- Location: Grand Canyon-Parashant National Monument, Mohave County, Arizona, US
- Nearest city: Mesquite, NV
- Coordinates: 36°25′43″N 113°14′48″W﻿ / ﻿36.42861°N 113.24667°W
- Area: 37,030 acres (150 km^{2})
- Established: 1984
- Governing body: U.S. Department of Interior Bureau of Land Management

= Grand Wash Cliffs Wilderness =

Protected area in Mohave County, Arizona

Grand Wash Cliffs Wilderness is a protected wilderness area in the Grand Canyon-Parashant National Monument in the U.S. state of Arizona. Established in 1984 under the Arizona Wilderness Act the area is managed by the Bureau of Land Management.
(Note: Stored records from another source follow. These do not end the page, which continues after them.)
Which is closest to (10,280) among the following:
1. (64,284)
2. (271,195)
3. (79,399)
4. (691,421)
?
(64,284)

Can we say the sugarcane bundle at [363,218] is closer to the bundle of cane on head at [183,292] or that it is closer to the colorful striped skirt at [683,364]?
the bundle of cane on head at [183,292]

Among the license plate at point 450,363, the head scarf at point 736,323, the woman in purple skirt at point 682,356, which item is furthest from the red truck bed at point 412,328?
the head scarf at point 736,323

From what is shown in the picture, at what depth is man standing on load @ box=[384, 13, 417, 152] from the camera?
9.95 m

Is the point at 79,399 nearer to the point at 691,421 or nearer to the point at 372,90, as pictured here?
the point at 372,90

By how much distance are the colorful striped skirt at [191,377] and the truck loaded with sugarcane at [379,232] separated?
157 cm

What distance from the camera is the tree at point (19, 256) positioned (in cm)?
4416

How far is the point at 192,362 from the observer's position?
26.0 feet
This desert wilderness is a 12-mile stretch of the Grand Wash Cliffs encompassing escarpments, canyons, and sandstone buttes that make up the transition zone between the Colorado Plateau and the Basin and Range Province.

The elevation ranges from 2,650 feet (807 m) to 6,700 feet (2042 m). Vegetation includes an assortment of Mojave Desert shrubs below the cliffs as well as a pinyon-juniper woodland above. Wildlife in the area include gila monsters, desert tortoise, and desert bighorn sheep.